=== Testo della pagina ===
*-*-*

La Corte di Cassazione, Sezione Lavoro, il 14 settembre, pur confermando che il Giudice nella valutazione di quello che è da ritenere quale giusto compenso della retribuzione possa fare riferimento ai CCNL in vigore, sottolinea altresì che, sulla base dell’Art. 36 della Costituzione ( 36. Il lavoratore ha diritto ad una retribuzione proporzionata alla quantita’ e qualita’ del suo lavoro e in ogni caso sufficiente ad assicurare a se’ e alla famiglia un’esistenza libera e dignitosa. La durata massima della giornata lavorativa e’ stabilita dalla legge.) possa discostarsi dai valori stabiliti dal CCNL di categoria se a suo parere tali valori in contrasto con i criteri normativi di proporzionalità e sufficienza richiamati dall’Art. 36 della Costituzione.
Nel prendere atto di quanto statuito dalla Suprema Corte non possiamo però non rilevare come tale sentenza si inserisca in un dibattito sia politico – parlamentare che sindacale estremamente delicato ed che proprio in questi giorni vede da un lato posizioni fortemente divisive anche tra le stesse posizioni delle Organizzazioni Sindacali dei lavoratori sia in Parlamento tra forze di tra maggioranza e di opposizione nonchè una posizione a nostro avviso importante del CNEL, intervenuto proprio su richiesta del Governo sulla questione.
Pubblichiamo QUI IL TESTO DELLA SENTENZA DELLA CASSAZIONE
Sulla sentenza in questione l’avv. Simone Pieragostini ha predisposto una nota di approfondimento che pubblichiamo qui di seguito.
Note di commento alla sentenza 27711/2023 sez. lavoro Corte di Cassazione.
Il caso di specie riguardava il ricorso di un dipendente di una cooperativa che lamentava la non conformità all’articolo 36 della Costituzione del suo stipendio di vigilante (in un supermercato di una grande catena distributiva) nonostante fosse quello indicato dal Ccnl Servizi Fiduciari.
In primo grado il giudice accoglie l’istanza del ricorrente confermando l’inadeguatezza dell’emolumento.

*-*-*

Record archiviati
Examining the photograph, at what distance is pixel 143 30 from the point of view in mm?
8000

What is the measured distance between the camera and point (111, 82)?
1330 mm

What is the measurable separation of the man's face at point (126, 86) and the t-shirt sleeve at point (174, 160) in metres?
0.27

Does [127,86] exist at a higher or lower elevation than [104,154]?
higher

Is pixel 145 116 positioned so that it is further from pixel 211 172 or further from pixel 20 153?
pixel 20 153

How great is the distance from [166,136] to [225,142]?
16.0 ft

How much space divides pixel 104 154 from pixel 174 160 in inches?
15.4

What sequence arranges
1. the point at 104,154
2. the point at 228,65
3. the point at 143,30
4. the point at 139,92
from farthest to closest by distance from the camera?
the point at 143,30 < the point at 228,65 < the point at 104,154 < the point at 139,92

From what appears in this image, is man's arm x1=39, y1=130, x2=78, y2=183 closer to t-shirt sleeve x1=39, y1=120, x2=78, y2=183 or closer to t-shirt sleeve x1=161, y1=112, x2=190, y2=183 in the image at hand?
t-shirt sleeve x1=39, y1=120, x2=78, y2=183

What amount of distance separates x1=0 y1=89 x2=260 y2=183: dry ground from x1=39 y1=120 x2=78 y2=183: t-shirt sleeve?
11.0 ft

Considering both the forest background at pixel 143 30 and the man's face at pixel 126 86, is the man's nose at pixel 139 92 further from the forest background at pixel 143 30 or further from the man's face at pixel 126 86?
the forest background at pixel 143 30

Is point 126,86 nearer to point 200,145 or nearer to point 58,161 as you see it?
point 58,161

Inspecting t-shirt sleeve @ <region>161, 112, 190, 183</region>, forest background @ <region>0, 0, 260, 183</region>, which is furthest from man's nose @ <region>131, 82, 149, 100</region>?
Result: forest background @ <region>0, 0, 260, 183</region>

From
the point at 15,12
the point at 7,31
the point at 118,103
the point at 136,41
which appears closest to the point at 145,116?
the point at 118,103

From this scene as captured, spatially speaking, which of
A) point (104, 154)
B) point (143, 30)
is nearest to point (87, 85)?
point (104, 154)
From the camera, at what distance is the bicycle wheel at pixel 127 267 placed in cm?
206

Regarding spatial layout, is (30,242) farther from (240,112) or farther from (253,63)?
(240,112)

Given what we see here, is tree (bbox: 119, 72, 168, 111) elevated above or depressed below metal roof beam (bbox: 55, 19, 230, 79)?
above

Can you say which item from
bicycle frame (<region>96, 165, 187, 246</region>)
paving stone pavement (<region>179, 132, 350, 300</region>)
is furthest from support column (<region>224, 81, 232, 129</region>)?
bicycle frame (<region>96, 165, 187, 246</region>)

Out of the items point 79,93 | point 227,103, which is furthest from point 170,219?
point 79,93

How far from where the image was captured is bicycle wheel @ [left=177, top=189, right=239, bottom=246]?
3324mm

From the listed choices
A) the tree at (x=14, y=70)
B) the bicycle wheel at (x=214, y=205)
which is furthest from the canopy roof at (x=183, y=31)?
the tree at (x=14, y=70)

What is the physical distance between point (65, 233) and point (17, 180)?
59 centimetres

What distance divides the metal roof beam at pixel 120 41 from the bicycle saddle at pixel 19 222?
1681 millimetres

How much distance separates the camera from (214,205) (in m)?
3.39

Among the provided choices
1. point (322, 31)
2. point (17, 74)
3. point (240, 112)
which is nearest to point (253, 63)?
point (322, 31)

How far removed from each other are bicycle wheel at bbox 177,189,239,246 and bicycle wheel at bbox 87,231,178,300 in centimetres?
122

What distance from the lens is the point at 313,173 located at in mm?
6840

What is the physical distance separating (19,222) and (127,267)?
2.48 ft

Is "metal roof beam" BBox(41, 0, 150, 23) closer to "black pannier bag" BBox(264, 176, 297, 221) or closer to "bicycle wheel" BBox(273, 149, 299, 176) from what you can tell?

*-*-*

=== Esercizio assegnato A ===
Indica gli organi istituzionali che il testo sulla sentenza della Cassazione nomina in modo esplicito, usando le denominazioni del testo.
=== Esercizio assegnato B ===
Prosegui il testo sulla sentenza della Cassazione a partire dall'ultima frase riportata.

=== Risposta attesa A ===
Corte di Cassazione (Sezione Lavoro), Parlamento, CNEL, Governo

=== Risposta attesa B ===
In secondo grado la Corte d’appello di Torino sulla linea della giurisprudenza consolidata riforma la sentenza affermando che la valutazione di conformità del giudice non poteva applicarsi in presenza di contratti collettivi vigendo il principio della libertà sindacale (art 39, 1° c. Cost).
In particolare, la Corte d’appello sostiene che:
- Vanno esclusi dalla valutazione di conformità ex art 36 Cost quei rapporti di lavoro regolati da un CCNL proprio del relativo settore di operatività e siglati da organizzazioni sindacali maggiormente rappresentative a livello nazionale.
- Per la Corte d’appello opera in questa materia una presunzione di adeguatezza della retribuzione decisa dal Ccnl ai principi di proporzionalità e sufficienza sanciti dall’art. 36 Cost. Dunque, non è coerente rimettere al giudice il potere di sindacare i livelli retributivi, al fine di scegliere quello più alto.
LA Corte di Cassazione rigetta questa interpretazione affermando che la nostra Costituzione, all’art. 36, enuclea il principio del salario minimo costituzionale
- Esso è composto di due distinti diritti che si integrano a vicenda: 1) il diritto a una retribuzione proporzionata alla quantità e qualità del lavoro svolto e 2) il diritto ad una retribuzione adeguata e sufficiente ad assicurare al lavoratore e alla sua famiglia un’esistenza libera e dignitosa.
- Il giudice di merito può sempre valutare se la retribuzione soddisfa questi due principi, anzi gode in questa valutazione di ampi poteri di discrezionalità ex art. 2099 c.c., e può tenere conto, tra gli altri parametri, del livello minimo di povertà Istat, di indicazioni e direttive provenienti dall’ Unione Europea e dell’ordinamento sovranazionale (direttiva UE 2041/2022 sul salario minimo adeguato e giurisprudenza della Corte di giustizie europea, che oltre alle necessità materiali ricomprendono nel salario minimo la necessità di poter partecipare ad attività culturali, educative e sociali.)
- il salario minimo costituzionale delineato dall’art 36 integra un diritto soggettivo perfetto, cioèattribuito in maniera diretta ed incondizionata al soggetto; il suo esercizio è libero, non condizionato ad alcun intervento autorizzatorio della P.A.
- la Corte afferma poi che comunque il giudice deve approcciarsi alla contrattazione collettiva “con grande prudenza e rispetto” perché essa è principio garantito costituzionalmente, ma “…. pur individuando in prima battuta i parametri di una giusta retribuzione nel CCNL il giudice li deve sottoporre a controllo e disapplicarli allorché non li ritenga conformi all’ art. 36 Cost….”
- In questo caso, continua la Corte, non c’è lesione del principio di libertà sindacale perché in materia retributiva deve essere valutata la sussistenza di un principio, ugualmente costituzionale, che prevale: il diritto ad una giusta retribuzione per ogni lavoratore.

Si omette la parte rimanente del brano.